(Rows of spatial question data)
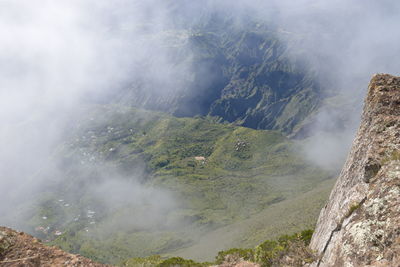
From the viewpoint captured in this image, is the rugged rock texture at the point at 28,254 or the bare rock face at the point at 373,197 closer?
the bare rock face at the point at 373,197

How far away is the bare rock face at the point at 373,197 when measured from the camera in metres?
12.1

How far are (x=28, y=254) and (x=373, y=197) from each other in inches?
759

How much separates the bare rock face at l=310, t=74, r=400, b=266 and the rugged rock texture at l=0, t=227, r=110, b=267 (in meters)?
14.5

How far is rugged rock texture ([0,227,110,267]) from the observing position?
52.0 feet

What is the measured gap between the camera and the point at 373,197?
14.3 m

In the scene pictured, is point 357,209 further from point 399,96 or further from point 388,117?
point 399,96

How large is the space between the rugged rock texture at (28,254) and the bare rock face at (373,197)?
1451 cm

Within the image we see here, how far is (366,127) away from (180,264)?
42.8m

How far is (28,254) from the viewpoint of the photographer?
1633 centimetres

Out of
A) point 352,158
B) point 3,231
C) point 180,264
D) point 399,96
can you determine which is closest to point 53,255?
point 3,231

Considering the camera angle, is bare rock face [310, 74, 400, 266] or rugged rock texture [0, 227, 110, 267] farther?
rugged rock texture [0, 227, 110, 267]

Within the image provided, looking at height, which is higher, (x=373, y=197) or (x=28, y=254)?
(x=28, y=254)

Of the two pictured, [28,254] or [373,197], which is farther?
[28,254]

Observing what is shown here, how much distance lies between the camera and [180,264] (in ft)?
172
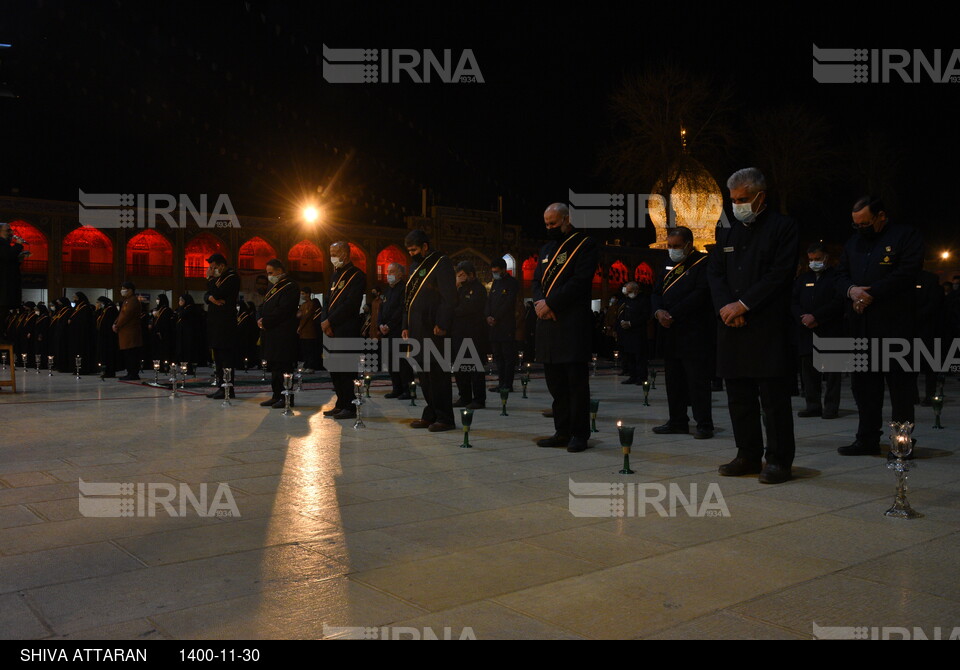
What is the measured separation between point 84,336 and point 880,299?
1696cm

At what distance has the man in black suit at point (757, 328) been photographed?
5.49 metres

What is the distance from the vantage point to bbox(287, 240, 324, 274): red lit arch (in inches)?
1882

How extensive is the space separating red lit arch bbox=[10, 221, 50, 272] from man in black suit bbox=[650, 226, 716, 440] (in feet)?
126

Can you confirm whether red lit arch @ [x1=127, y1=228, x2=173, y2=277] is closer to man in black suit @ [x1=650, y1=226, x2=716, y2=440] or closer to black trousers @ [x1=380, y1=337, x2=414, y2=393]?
black trousers @ [x1=380, y1=337, x2=414, y2=393]

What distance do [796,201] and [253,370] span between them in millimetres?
25451

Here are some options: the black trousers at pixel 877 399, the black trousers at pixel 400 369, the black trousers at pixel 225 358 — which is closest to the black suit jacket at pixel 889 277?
the black trousers at pixel 877 399

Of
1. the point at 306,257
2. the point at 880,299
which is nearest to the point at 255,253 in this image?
the point at 306,257

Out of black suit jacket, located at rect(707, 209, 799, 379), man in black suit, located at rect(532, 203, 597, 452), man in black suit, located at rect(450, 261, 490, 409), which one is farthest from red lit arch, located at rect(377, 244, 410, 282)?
black suit jacket, located at rect(707, 209, 799, 379)

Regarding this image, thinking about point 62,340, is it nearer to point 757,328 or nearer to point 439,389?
point 439,389

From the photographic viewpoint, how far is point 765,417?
561cm

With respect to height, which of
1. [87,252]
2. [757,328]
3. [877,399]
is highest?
[87,252]

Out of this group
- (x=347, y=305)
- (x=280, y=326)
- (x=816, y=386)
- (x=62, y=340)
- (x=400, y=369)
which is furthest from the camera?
(x=62, y=340)

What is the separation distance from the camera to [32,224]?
38031 millimetres

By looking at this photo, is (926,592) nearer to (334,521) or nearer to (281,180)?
(334,521)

WHAT THE TASK ASKS:
Reproduce the data word for word, beginning at the line that contains "What distance do" and continuing through the end of the data.

ANSWER IN FULL:
What distance do [796,201] and [253,370] span between them in millimetres?
25451

Here are some options: the black trousers at pixel 877 399, the black trousers at pixel 400 369, the black trousers at pixel 225 358 — which is closest to the black suit jacket at pixel 889 277?
the black trousers at pixel 877 399

Of
1. the point at 306,257
2. the point at 880,299
which is nearest to the point at 255,253 in this image?
the point at 306,257

Out of black suit jacket, located at rect(707, 209, 799, 379), man in black suit, located at rect(532, 203, 597, 452), man in black suit, located at rect(450, 261, 490, 409), which one is farthest from red lit arch, located at rect(377, 244, 410, 282)?
black suit jacket, located at rect(707, 209, 799, 379)

Regarding this image, thinking about point 62,340, is it nearer to point 757,328 or nearer to point 439,389?
point 439,389

From the photographic viewpoint, how far is point 765,417?
561cm

With respect to height, which of
1. [87,252]
2. [757,328]
3. [877,399]
is highest?
[87,252]

Out of this group
- (x=347, y=305)
- (x=280, y=326)
- (x=816, y=386)
- (x=62, y=340)
- (x=400, y=369)
which is furthest from the camera?
(x=62, y=340)

What is the separation distance from the camera to [32,224]?
38031 millimetres

By looking at this photo, is (926,592) nearer to (334,521) or nearer to (281,180)?
(334,521)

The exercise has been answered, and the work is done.